§ Extracted material
[Start of section]
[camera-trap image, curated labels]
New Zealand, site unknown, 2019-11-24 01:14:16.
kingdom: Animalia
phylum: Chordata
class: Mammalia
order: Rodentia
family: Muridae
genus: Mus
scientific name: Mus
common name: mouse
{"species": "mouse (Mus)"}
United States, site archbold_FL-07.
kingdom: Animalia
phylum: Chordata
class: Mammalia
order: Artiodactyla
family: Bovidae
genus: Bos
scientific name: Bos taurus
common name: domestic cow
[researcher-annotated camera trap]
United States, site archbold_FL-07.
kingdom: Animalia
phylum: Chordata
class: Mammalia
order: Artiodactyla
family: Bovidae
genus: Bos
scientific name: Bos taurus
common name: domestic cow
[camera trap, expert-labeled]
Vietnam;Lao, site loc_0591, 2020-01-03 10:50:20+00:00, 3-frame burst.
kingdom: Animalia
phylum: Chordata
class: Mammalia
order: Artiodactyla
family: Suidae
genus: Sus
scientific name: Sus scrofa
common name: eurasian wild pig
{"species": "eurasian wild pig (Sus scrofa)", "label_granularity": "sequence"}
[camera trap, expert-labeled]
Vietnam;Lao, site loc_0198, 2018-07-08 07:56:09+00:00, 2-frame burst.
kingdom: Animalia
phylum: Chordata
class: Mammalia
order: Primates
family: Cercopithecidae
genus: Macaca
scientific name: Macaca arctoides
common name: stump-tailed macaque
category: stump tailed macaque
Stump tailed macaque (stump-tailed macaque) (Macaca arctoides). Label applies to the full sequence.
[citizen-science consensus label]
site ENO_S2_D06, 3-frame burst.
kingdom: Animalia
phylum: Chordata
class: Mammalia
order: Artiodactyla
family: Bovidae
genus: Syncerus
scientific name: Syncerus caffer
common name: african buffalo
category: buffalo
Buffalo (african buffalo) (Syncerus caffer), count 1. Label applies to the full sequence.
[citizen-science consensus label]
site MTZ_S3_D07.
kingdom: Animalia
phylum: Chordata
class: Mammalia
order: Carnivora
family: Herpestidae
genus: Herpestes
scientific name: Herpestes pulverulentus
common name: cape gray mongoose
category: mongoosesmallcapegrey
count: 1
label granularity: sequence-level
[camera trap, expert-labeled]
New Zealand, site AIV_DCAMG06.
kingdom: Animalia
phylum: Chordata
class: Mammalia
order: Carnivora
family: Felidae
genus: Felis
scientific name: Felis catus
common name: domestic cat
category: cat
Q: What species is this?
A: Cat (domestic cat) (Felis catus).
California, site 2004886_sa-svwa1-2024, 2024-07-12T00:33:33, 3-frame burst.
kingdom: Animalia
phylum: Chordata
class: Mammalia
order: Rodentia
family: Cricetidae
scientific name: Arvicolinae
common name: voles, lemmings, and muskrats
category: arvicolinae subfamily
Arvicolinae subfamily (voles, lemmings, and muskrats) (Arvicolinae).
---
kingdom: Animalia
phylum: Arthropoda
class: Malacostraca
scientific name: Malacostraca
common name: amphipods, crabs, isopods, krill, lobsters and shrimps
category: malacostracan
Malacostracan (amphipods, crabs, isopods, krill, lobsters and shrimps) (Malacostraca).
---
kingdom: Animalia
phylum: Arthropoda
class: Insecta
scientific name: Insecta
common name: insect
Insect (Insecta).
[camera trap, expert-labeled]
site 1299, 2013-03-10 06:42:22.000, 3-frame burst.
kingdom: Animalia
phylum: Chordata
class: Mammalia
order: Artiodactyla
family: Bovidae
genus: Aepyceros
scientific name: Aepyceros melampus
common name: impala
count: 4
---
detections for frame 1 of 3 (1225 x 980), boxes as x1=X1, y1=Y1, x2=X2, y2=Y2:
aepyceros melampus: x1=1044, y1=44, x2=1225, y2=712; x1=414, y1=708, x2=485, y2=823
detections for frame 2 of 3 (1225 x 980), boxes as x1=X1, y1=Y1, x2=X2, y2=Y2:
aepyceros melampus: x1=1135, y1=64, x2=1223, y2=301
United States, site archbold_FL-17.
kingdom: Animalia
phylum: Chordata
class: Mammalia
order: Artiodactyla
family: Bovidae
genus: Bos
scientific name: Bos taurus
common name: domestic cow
[End of section]
§ Activity
The number of lines in the data that hold "scrofa" is all that should be given.

§ Result of this exercise
2